So Monitoring has been a topic of interest lately. How to do it, why to do it.

Why Monitor?
Most people immediately say, ‘because you know when stuff is down’. Thats a good reason to monitor things. Pre-emptive warnings. ‘Your disk is 90% full’, ‘there are 2000 processes’, ‘random_service3 is not responding’ are all helpful warnings to most people. The first few are pre-emptive warnings. Knowing the disk is getting close to full is useful because it gives someone time to plan downtime and inform people of a change that will occur. Maybe someone needs to boot a machine into single user mode and resize the disks, maybe data needs to be deleted, or backed up, or moved. Maybe someone needs to log into the machine with 2000 running processes and kill some before the box locks up. The monitors give a system administrator time to deal with issues before they develop into something worse. Running out of disk space is bad, machines locking up is bad, knowing about downed services is good.

But I think most people only think they need monitoring for this reason. Preemptive warnings only help people solve problems as they arise. The new problem that spawns from this is that the same alerts trigger at some kind of random time. Which brings me to the real reason anyone should be using monitoring; metrics and trends.

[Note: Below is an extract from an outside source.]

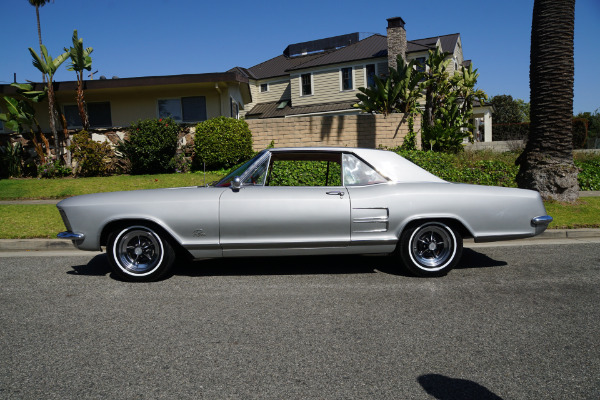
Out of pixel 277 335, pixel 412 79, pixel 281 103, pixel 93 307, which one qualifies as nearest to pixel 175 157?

If a particular service is down, typically someone will notice. If mail is down, angry users will call in, most pre-emptive warnings will eventually manifest into real problems and the problems can be dealt with by someone. However the real power of monitoring comes from graphing the monitoring data and looking for trends.

‘Why does my service spike at 8am every morning?’
‘Why does the web server appear to go down around 10am on wednesday?’
‘Why do we lose connectivity to a remote building every tuesday at 9pm’

Issues such as these become apparent as more data is stored and processed. But what good do trends do me, you ask. They help identify answers to the questions above. Maybe your service ‘goes down’ because a cronjob running at 3am spikes the load on the box causing the monitor to fail (essentially a false positive, but also a pointer that maybe that job is badly implemented). Once you can identify trends in your alerts, you can use the trends to identify the real problem behind many of the alerts and eliminate them.